▶ _TASK INSTRUCTIONS_
Repeat exactly the lines of the listing from the line containing "Of these objects" through its last line, and nothing beyond them.

▶ _RECORDS FOR THIS EXERCISE_

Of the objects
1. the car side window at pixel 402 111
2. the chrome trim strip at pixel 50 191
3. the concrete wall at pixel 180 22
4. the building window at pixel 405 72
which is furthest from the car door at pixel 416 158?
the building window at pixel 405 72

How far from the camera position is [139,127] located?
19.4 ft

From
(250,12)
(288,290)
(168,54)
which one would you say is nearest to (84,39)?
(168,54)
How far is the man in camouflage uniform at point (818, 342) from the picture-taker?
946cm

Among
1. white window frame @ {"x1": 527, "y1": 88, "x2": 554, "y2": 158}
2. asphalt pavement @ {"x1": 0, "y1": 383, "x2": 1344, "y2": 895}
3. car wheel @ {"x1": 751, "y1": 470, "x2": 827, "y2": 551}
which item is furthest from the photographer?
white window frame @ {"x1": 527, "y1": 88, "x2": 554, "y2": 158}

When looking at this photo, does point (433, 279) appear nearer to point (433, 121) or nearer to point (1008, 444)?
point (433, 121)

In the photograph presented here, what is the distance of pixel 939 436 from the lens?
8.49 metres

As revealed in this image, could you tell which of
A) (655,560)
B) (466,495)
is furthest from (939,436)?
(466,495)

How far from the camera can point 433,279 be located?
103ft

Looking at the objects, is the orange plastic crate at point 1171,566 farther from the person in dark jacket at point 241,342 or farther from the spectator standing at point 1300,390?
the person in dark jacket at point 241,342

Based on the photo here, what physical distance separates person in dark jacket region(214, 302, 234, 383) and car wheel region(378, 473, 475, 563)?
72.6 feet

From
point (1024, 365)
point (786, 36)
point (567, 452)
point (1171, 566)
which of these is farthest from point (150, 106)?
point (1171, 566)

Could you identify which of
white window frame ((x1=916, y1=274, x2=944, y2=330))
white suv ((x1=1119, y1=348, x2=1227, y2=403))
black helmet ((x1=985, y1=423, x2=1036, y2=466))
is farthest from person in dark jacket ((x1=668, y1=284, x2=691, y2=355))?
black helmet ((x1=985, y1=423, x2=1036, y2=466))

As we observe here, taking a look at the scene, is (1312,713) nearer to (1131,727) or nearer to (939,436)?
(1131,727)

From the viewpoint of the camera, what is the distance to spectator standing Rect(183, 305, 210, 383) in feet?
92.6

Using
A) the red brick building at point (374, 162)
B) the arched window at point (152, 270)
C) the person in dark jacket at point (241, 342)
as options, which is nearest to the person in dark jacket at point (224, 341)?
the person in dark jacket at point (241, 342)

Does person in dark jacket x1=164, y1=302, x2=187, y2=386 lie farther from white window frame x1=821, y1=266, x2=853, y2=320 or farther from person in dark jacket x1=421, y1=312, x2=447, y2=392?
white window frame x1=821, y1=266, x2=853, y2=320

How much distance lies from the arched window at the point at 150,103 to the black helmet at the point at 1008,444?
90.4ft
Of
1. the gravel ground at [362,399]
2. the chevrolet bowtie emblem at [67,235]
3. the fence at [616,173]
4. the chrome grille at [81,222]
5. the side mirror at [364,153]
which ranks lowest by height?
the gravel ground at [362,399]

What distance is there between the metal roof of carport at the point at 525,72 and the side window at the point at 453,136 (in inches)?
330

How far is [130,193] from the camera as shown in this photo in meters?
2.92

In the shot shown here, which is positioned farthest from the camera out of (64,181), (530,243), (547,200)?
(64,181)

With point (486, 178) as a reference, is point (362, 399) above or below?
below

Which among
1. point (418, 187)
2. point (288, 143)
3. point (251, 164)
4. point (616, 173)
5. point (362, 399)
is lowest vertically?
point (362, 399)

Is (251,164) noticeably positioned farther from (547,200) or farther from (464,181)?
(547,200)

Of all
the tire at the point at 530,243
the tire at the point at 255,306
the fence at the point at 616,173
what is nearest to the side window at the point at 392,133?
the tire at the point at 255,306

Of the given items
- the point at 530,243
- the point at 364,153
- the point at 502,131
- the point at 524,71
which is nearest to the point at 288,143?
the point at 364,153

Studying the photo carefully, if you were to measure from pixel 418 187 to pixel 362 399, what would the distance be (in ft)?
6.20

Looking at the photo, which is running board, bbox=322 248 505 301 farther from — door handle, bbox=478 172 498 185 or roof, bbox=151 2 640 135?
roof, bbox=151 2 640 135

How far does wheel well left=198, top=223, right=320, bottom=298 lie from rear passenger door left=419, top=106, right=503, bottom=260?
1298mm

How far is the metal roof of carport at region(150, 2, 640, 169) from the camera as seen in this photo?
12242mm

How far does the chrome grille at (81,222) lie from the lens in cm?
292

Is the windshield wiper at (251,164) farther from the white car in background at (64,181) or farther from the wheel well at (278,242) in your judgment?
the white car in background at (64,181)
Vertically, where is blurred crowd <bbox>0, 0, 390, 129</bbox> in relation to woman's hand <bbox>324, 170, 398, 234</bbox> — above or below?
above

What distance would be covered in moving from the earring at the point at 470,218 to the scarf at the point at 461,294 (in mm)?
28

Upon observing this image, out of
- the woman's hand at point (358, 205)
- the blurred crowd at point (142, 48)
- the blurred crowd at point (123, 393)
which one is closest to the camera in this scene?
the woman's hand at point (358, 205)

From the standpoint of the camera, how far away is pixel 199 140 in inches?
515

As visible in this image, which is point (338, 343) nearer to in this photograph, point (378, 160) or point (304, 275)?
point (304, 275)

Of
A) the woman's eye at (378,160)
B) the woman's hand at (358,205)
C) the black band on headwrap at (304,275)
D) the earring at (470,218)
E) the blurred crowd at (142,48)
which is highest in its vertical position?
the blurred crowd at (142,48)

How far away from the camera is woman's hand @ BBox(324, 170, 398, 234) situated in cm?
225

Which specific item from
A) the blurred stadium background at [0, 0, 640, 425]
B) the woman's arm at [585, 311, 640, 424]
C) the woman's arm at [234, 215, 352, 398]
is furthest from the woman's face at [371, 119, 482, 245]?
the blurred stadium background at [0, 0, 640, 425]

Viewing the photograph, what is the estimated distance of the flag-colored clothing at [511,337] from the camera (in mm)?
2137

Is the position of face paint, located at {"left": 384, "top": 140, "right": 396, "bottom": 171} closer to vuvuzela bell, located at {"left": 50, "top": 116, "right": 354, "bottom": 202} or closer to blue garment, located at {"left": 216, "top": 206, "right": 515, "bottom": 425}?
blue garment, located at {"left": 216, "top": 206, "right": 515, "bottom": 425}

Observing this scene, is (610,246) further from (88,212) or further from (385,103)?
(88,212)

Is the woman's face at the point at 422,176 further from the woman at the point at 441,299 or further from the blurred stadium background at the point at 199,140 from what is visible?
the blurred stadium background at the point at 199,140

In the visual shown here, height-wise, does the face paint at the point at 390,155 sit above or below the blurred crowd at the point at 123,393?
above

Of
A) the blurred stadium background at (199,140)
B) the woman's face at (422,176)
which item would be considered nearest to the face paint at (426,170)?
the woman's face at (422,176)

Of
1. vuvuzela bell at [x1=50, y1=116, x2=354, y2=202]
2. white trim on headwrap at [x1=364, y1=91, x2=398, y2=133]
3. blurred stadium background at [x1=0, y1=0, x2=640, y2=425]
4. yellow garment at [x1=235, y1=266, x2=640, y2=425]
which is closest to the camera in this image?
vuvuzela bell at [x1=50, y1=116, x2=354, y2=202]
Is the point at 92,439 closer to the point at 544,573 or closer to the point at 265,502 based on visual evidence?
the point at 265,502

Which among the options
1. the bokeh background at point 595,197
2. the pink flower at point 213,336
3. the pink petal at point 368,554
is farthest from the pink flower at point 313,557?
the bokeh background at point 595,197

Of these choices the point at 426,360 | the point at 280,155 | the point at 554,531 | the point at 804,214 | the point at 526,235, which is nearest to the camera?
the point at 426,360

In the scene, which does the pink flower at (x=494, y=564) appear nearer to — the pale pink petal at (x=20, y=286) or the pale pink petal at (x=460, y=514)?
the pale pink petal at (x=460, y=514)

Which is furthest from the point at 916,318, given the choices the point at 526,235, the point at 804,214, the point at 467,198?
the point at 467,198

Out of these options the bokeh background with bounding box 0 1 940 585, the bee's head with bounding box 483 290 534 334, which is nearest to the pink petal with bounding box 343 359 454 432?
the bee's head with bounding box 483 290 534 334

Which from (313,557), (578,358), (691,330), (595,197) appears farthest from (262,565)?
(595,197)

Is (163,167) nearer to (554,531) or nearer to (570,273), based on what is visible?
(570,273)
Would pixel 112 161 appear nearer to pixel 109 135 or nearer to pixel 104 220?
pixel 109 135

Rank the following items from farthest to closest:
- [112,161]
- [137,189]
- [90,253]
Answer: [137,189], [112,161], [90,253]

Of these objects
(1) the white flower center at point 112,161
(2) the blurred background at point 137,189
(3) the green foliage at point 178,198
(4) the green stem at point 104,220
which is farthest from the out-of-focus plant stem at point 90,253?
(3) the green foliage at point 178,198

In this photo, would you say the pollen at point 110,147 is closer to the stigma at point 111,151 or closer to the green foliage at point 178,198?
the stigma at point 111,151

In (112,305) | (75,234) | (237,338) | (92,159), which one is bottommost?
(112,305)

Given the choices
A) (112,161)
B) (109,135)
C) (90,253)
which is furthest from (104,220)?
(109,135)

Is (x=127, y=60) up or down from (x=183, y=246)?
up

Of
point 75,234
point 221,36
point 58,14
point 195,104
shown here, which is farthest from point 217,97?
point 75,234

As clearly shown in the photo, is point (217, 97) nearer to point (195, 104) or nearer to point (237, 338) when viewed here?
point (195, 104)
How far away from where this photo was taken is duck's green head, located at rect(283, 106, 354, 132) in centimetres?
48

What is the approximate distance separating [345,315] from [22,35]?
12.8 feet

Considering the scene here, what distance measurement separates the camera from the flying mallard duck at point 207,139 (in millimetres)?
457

▶ _THE COMPLETED TASK_
Of these objects
(1) the white flower center at point 112,161
(2) the blurred background at point 137,189
(3) the green foliage at point 178,198
(4) the green stem at point 104,220
which is farthest from the out-of-focus plant stem at point 90,253?
(3) the green foliage at point 178,198

In this photo, would you say the pollen at point 110,147 is closer to the stigma at point 111,151 or closer to the green foliage at point 178,198?
the stigma at point 111,151

In (112,305) | (75,234) | (237,338) | (92,159), which one is bottommost?
(112,305)

Given the choices
A) (112,161)
B) (109,135)
C) (90,253)
which is furthest from (104,220)?
(109,135)

Is (x=127, y=60) up or down from (x=183, y=246)?
up

Of
point 75,234
point 221,36
point 58,14
point 195,104
shown here, which is farthest from point 217,97?
point 75,234

As clearly shown in the photo, is point (217, 97) nearer to point (195, 104) or nearer to point (237, 338) when viewed here?
point (195, 104)
How far away from where this photo was taken is duck's green head, located at rect(283, 106, 354, 132) in centimetres?
48

What is the approximate distance separating [345,315] from [22,35]?
12.8 feet

Considering the scene here, what distance measurement separates the camera from the flying mallard duck at point 207,139 (in millimetres)?
457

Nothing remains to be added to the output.